A propos de Thelonious Monk
  Avant d'entamer l'écoute de ce concert de Thelonious Monk, j'aimerais dissiper deux ou trois  malentendus sur le "personnage" qu'il fut. Tout d'abord, sa réputation d'ours mal léché. J'ai eu l'occasion de fréquenter les Monk, lui et sa femme Nellie, et je puis témoigner de sa gentillesse et de sa souriante attention. Lorsque je l'ai interviewé, en 1963, il s'est montré extrêmement coopératif et réfléchi, parsemant cette interview de beaucoup d'humour et de rires enjoués. Cette image de mauvais coucheur est cependant trés tenace - j'étais à Nice il y a une dizaine d'années, Olympia 650307
et nous avions hâte, le pianiste Henri Renaud et moi-même, de faire la connaissance du fils de Monk (prénommé lui aussi Thelonious), Henri l'avait connu tout petit, en 1954, et je préparais pour ma part une étude sur son père - comme nous lui parlions de la bonhommie souriante de Monk, son fils fut tellement étonné qu'il appela son trompettiste Don Sickler pour que nous lui répétions nos propos. Personnellement, je pense qu'il se donnait un abord rébarbatif pour éloigner les importuns et que son petit manège était savamment calculé.

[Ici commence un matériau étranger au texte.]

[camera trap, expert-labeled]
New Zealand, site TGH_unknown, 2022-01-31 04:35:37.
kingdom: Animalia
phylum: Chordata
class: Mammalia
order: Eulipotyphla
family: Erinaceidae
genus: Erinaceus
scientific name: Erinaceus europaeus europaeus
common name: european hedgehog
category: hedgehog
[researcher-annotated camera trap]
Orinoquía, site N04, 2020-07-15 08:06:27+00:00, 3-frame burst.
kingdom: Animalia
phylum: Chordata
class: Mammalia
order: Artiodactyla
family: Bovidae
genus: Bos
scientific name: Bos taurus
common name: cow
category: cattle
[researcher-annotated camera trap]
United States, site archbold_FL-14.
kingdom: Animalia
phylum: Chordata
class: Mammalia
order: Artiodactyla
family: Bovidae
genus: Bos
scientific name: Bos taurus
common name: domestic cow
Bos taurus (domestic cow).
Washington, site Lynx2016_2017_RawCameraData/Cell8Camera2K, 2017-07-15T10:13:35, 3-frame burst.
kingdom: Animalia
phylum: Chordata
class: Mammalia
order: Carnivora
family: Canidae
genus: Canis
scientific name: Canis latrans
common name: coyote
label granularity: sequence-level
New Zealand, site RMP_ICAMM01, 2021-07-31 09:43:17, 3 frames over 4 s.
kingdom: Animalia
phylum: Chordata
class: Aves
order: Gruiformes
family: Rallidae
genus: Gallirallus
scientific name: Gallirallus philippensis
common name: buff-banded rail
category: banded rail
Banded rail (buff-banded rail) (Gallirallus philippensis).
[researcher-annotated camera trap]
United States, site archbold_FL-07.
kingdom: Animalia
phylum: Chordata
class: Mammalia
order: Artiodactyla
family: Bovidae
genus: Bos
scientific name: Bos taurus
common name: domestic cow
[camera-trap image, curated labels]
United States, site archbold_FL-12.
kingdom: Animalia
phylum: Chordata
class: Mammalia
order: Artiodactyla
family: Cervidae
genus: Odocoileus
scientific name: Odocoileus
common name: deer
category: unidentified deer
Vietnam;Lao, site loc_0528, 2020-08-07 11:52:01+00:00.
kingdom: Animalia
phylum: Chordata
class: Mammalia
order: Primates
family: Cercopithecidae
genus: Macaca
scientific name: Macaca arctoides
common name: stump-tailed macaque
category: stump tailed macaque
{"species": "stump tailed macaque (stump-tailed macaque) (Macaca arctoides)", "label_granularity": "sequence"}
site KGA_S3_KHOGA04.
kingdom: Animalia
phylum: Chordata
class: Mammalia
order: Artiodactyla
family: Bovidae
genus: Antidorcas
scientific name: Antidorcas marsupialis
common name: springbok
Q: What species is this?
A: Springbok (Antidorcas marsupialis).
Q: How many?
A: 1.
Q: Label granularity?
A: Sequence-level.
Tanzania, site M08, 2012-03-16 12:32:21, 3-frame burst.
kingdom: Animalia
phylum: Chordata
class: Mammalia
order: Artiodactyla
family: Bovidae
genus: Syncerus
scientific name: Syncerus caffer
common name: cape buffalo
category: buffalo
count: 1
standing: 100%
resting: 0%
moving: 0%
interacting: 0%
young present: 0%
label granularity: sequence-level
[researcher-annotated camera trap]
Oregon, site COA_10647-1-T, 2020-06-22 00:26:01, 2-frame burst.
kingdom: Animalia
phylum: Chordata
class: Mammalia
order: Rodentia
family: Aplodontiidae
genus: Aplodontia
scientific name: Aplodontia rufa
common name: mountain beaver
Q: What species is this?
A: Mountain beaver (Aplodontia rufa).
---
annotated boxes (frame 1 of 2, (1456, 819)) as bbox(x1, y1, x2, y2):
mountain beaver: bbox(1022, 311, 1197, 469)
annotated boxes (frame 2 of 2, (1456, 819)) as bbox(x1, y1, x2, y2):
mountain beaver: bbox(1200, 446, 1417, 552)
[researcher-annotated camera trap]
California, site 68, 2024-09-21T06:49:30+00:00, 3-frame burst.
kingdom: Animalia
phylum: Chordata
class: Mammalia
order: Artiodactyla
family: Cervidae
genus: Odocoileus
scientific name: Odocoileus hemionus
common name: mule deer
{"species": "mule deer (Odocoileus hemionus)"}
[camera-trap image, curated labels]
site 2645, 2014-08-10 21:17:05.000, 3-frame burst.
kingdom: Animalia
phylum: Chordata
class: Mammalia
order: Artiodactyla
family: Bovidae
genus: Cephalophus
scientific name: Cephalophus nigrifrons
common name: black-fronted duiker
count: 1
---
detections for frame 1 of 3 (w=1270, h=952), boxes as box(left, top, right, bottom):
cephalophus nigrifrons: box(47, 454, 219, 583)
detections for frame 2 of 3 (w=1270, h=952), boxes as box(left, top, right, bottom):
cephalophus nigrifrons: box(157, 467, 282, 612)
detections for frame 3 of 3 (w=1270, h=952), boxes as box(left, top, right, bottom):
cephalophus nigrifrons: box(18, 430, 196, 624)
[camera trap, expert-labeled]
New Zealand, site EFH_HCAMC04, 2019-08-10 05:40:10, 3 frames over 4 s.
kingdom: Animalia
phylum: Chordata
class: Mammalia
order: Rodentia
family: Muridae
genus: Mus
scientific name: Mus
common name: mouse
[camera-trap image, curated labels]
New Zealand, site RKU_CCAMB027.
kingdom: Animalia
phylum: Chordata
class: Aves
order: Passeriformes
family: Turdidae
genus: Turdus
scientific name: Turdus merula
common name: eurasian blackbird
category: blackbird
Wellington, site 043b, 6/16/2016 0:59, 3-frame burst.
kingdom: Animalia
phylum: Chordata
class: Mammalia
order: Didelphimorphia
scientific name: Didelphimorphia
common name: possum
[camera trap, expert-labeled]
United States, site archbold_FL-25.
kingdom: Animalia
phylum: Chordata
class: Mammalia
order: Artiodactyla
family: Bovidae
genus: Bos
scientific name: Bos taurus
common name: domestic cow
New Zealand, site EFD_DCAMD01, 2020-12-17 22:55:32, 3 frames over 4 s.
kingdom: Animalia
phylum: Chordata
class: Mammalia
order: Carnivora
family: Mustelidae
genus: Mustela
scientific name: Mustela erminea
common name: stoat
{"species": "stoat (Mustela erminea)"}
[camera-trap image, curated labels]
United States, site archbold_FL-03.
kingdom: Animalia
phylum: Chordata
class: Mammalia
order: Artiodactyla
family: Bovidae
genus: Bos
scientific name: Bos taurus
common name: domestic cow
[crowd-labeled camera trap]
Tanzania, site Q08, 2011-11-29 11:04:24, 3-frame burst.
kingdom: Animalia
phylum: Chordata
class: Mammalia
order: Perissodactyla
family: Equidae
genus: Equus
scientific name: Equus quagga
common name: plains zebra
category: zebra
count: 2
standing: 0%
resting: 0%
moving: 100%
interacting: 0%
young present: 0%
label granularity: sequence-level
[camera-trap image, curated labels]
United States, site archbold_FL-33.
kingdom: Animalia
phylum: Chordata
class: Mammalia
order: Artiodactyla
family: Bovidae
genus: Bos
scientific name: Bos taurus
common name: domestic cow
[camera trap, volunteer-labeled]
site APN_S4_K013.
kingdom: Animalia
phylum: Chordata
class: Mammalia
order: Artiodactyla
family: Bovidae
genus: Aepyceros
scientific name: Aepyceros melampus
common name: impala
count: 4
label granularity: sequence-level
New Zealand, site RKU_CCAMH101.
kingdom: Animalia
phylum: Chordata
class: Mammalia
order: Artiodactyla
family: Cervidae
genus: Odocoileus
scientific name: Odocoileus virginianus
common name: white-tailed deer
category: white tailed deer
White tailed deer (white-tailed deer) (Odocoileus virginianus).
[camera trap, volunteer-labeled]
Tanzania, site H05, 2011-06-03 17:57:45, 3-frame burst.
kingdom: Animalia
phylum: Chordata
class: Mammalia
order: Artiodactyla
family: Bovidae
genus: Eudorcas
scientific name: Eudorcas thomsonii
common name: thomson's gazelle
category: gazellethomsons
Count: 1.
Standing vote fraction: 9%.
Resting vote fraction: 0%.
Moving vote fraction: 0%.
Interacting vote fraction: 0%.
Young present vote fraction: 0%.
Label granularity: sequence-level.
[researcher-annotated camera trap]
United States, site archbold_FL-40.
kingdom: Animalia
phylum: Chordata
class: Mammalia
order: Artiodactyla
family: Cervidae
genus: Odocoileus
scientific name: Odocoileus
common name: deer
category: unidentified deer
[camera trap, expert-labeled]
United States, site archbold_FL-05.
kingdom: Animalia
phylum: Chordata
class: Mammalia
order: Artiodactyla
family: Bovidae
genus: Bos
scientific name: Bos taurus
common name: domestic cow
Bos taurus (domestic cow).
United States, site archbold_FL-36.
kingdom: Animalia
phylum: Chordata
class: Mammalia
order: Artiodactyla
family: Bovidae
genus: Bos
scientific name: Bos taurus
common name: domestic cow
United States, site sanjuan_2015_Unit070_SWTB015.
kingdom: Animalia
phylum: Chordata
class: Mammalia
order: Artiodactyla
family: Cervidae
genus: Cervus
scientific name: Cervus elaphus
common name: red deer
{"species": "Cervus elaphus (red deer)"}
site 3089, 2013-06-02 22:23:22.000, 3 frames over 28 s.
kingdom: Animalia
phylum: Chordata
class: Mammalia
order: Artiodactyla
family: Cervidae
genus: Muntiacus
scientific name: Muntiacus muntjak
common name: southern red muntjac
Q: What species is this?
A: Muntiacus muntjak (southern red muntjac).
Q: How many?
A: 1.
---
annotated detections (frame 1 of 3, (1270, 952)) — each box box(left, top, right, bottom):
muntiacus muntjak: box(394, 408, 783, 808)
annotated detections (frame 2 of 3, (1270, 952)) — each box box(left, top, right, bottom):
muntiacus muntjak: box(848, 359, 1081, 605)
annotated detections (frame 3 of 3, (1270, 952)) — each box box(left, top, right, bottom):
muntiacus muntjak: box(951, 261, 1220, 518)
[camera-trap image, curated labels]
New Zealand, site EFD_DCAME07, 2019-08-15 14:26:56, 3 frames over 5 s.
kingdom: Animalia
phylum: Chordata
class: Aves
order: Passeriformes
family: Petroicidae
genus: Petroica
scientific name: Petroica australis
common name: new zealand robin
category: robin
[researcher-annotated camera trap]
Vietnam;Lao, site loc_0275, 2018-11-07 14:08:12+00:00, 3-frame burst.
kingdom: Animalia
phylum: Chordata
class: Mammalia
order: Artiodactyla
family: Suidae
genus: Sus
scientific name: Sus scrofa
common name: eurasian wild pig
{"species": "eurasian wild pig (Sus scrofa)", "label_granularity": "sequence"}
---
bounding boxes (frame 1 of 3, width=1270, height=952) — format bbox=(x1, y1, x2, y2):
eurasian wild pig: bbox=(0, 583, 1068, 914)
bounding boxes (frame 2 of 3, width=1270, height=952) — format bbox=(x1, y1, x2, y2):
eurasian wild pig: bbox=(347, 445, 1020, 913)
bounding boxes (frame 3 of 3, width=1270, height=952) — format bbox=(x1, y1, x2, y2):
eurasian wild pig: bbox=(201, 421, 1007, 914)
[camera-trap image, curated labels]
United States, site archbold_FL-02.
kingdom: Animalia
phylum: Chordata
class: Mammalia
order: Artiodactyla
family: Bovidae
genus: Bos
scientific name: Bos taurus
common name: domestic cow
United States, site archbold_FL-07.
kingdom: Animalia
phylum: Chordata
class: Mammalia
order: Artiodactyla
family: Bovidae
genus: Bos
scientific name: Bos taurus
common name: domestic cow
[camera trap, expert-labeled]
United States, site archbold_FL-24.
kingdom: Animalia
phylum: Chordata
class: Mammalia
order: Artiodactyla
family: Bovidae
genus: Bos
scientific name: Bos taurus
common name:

   Ceci posé, beaucoup de gens s'imaginent à tort que l'univers de la musique de Monk est compliqué. Au cours de mon interview, il m'a déclaré tout de go que sa musique était facile à comprendre, et de me citer l'une de ses compositions, "Thelonious", bâtie sur une seule note. Ses deux plus fameux morceaux, "Blue Monk" et "Round Midnight" sont d'une simplicité tellement biblique que tout amateur de jazz les fredonne sans effort. Tout, dans Monk, n'est évidemment pas aussi simple, mais l'écoute régulière de sa musique finit par en assouplir les données. J'ai acheté (à la Record Shop de la rue de Moscou à Paris) vers 1953 mes premiers 78 tours Blue Note de Monk, raretés pour l'époque, et je puis affirmé que ce fut là, dans toute ma vie de collectionneur, l'un de mes meilleurs investissements. J'ai usé ces disques jusqu'à leur faire rendre l'âme. Lorsque Monk est venu se faire siffler l'année suivante au premier Festival de Jazz de Paris, à PleyeI, je devais être l'un des seuls a avoir assimilé une petite partie de sa musique.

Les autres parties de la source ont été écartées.